Painted bottle, blackware, spiral motif. Moundville Museum.

Note the similarity to a Nautilus shell found at the same site

Slate monolithic axe. This axe is not only found in Mississippian sites such as Moundville and Etowah, but also in Eastern Tennessee, as well as clearly represented on Spiro shell engravings. It is very probably a feature of the Southern Cult rather than a Mississippian one. Heye Foundation.
Etowah, Cartersville, Georgia. Etowah was peripheral to the central Mississippian area, but it shares many Mississippian attributes. Covering 52 acres, Etowah was surrounded on three sides by a moat or a ditch.
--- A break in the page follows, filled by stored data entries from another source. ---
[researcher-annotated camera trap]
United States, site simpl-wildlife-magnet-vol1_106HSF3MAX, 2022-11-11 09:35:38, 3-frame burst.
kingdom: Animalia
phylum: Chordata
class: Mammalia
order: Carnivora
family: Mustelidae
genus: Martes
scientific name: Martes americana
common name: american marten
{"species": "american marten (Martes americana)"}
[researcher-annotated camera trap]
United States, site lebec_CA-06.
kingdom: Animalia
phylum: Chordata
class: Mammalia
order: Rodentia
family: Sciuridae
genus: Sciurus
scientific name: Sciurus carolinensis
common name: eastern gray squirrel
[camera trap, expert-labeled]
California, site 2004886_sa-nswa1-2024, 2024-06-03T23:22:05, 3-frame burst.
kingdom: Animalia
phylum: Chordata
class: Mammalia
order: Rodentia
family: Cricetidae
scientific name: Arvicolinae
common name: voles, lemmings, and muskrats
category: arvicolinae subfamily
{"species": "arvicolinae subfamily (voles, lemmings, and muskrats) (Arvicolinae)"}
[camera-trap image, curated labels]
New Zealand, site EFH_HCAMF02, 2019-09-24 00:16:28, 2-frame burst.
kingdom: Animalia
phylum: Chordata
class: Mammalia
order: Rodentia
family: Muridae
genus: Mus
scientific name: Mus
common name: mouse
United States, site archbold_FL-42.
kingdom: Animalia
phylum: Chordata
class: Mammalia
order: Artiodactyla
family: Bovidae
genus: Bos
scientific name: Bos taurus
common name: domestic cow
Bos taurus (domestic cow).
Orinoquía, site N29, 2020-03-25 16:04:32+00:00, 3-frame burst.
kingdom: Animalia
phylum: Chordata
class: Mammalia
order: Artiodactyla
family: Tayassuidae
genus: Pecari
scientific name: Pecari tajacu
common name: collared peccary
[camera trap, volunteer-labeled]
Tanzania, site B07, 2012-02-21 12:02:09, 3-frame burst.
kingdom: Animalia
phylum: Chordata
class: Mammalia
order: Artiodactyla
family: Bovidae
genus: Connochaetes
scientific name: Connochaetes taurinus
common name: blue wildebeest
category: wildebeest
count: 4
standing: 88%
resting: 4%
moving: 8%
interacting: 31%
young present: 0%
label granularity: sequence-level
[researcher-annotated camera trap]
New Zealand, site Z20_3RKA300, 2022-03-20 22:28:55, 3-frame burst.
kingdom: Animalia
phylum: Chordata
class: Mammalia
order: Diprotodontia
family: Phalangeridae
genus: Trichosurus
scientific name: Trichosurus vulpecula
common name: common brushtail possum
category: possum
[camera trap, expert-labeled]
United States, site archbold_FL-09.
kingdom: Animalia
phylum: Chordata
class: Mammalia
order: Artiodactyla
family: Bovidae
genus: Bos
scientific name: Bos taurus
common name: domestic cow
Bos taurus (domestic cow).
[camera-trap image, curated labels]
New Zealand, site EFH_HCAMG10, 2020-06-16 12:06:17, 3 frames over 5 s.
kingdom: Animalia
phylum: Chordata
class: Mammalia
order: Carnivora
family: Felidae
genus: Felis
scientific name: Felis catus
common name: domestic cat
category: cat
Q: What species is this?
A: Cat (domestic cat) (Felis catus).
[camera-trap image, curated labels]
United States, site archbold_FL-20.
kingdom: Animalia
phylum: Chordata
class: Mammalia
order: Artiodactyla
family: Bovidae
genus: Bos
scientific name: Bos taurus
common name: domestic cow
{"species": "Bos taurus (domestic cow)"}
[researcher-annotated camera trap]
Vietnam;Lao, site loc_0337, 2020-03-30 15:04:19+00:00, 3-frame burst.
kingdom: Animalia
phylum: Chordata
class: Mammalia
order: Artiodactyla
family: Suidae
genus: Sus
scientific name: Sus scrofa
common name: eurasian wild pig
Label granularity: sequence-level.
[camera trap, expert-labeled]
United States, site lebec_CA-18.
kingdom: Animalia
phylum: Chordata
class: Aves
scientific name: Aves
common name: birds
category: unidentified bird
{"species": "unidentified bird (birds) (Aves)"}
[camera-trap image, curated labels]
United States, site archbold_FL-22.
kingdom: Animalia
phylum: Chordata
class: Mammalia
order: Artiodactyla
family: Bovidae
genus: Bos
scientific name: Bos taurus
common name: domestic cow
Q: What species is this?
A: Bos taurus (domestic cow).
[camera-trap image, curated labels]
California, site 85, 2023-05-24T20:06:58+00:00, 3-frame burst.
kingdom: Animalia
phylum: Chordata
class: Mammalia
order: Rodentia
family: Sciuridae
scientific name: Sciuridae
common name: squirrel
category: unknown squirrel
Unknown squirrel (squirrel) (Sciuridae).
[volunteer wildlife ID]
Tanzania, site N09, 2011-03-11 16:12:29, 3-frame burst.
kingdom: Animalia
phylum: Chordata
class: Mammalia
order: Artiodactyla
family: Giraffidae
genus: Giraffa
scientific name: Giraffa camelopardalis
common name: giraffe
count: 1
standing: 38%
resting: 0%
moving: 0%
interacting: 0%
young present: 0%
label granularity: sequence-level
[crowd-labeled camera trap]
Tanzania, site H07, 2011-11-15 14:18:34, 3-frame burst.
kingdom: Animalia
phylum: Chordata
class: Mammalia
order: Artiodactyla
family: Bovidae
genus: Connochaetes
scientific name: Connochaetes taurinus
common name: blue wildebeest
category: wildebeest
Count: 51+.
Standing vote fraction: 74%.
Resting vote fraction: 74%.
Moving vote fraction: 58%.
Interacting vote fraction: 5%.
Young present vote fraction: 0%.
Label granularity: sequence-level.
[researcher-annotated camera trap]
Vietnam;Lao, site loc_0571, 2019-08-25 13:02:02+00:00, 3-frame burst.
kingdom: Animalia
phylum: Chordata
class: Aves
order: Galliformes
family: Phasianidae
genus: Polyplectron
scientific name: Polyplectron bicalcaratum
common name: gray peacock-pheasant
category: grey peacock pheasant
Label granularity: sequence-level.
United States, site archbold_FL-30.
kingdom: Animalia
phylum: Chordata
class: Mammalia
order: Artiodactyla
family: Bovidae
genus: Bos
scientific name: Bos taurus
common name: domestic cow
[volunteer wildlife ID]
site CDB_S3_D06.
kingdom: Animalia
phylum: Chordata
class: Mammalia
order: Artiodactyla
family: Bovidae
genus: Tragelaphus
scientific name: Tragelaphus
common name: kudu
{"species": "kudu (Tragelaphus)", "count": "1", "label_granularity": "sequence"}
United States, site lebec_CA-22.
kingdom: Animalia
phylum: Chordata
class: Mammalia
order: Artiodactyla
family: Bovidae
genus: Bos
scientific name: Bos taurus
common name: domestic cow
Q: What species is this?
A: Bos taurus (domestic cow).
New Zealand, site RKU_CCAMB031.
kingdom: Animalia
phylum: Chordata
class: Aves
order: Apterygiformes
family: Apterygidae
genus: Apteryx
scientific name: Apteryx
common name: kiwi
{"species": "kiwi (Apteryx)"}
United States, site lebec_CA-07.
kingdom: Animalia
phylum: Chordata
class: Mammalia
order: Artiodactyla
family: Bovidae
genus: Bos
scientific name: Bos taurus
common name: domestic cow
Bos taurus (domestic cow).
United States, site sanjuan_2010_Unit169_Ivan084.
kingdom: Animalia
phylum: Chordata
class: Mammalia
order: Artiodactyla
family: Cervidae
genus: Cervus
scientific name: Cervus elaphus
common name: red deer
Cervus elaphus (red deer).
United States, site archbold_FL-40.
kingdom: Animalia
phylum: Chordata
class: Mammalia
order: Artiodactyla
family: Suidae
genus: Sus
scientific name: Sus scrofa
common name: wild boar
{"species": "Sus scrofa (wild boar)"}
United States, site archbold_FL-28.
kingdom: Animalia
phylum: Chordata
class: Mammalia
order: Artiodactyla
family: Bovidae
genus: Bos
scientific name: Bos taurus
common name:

The fourth side was bounded by the Etowah River. This is part of the ditch, which was 9 to 10 feet deep and in some places 31 feet wide at the top. Remains of a 12 foot high palisade are found inside the moat.
Plaza and Mound A on right, Mound B in the background. Seen from the ditch, the plaza is a slightly raised area.
Mound A from south. Mound A appears to have been a platform mound which like other Mississippian mounds was built over a period of many years. Etowah was a center of the Southern Cult, as was Moundville and Spiro.

Mound C. Most of the elaborate burials come from Mound C.